Zu den in Krebstieren vorkommenden Medikamenten gehören Ibuprofen, Diclofenac, verschiedene Antibiotika und
Ziel des Projekts ist es, den menschlichen Fußabdruck in der Welt zu untersuchenNatur. Um zu messen, wie viel biologisches und chemisches Material weggeworfen wird und wie wichtig es ist. Die Ergebnisse könnten sich auf die künftige Bewirtschaftung der arktischen Regionen auswirken.
Das erste, was die Forscher bemerkten, war der hohe Ibuprofenspiegel bei allen Tieren.
Ibuprofen ist ein weit verbreitetes Medikament, dasist im Vergleich zu Medikamenten wie Paracetamol, die sich oft schnell abbauen, schon ziemlich lange in der Umwelt. Es war also keine so überraschende Entdeckung. Was uns jedoch wirklich überraschte, war die hohe Konzentration an Drogen in einem so dünn besiedelten Gebiet.
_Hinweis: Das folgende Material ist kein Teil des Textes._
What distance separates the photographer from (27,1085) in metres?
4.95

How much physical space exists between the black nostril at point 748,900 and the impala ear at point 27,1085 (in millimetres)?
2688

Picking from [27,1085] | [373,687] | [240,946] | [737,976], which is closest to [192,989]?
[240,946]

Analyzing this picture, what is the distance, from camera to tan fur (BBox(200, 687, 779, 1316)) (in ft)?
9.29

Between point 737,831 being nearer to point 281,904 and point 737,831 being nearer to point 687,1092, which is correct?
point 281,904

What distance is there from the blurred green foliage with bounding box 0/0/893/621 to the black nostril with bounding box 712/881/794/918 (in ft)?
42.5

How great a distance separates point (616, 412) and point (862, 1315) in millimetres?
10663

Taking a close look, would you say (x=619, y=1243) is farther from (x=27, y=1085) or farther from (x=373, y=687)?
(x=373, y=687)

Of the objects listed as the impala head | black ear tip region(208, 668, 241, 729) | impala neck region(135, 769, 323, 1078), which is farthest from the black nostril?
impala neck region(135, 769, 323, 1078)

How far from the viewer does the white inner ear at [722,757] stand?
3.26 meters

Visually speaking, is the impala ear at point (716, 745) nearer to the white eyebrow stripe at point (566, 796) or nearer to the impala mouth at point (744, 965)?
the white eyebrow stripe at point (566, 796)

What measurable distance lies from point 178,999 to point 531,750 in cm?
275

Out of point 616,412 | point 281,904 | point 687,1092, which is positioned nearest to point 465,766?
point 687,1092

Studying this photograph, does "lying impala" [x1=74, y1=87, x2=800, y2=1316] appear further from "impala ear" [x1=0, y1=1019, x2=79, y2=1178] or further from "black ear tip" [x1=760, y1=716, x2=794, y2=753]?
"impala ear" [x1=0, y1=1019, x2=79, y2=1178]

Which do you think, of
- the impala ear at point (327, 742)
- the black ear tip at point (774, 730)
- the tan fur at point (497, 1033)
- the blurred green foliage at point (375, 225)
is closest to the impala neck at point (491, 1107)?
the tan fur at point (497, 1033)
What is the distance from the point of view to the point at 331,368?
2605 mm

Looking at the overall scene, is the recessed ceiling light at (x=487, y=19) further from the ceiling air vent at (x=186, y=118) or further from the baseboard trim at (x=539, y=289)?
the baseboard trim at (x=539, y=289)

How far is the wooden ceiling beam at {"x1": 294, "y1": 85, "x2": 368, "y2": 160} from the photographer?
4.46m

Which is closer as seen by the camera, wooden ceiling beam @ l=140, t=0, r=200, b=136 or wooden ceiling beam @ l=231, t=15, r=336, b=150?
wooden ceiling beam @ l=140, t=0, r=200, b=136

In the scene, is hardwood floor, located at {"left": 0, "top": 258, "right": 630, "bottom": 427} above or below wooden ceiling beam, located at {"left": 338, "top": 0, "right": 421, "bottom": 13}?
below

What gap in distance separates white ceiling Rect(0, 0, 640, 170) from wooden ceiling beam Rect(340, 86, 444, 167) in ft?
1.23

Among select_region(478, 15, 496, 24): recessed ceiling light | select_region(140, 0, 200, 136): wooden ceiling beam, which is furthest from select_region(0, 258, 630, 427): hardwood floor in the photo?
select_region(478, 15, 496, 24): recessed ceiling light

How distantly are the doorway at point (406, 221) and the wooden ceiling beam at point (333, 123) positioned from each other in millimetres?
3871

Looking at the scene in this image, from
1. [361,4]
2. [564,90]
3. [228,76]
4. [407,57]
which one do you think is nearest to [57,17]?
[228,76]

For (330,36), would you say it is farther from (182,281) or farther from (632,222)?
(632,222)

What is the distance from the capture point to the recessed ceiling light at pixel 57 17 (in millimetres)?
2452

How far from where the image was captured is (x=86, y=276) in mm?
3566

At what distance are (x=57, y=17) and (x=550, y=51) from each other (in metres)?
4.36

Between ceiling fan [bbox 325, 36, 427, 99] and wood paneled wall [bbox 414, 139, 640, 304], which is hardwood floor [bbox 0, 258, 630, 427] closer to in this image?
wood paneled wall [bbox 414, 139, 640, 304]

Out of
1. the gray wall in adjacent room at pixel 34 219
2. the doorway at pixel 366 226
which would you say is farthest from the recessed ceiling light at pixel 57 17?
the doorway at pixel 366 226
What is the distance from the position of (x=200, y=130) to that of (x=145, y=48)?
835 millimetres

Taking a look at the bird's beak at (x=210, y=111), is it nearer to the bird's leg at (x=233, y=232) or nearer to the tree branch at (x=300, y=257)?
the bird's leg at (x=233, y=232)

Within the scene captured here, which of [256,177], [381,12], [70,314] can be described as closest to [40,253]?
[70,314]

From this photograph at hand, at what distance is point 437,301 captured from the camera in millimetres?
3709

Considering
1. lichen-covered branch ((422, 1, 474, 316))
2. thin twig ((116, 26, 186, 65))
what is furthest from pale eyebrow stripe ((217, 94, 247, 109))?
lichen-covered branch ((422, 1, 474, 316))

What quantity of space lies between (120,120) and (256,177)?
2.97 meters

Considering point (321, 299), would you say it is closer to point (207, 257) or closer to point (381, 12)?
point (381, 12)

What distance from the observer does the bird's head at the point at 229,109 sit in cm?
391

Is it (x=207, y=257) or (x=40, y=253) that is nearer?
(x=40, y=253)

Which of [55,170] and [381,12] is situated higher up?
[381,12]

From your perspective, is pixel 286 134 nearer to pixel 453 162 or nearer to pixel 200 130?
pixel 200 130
Ida Beat Overjordet, SINTEF-Forscherin
Weil Krebstiere wie CopepodenKrebstiere, die die niedrigsten Ebenen der Nahrungspyramide einnehmen, werden Verbindungen in den Zubereitungen entlang der Nahrungskette auf größere Tiere übertragen. Copepoden machen den größten Teil des Lebens in der Arktis aus, da sie reich an Fetten sind. Sie sind wichtig für den Aufbau und die Erhaltung der Fettreserven arktischer Fisch- und Seevogelarten.
Ebenso finden Spuren solcher Drogen,Wie Antibiotika und Diclofenac war es nicht allzu seltsam, da diese Medikamente auch weit verbreitet sind. Die Entdeckung von Antidepressiva überraschte die Wissenschaftler jedoch.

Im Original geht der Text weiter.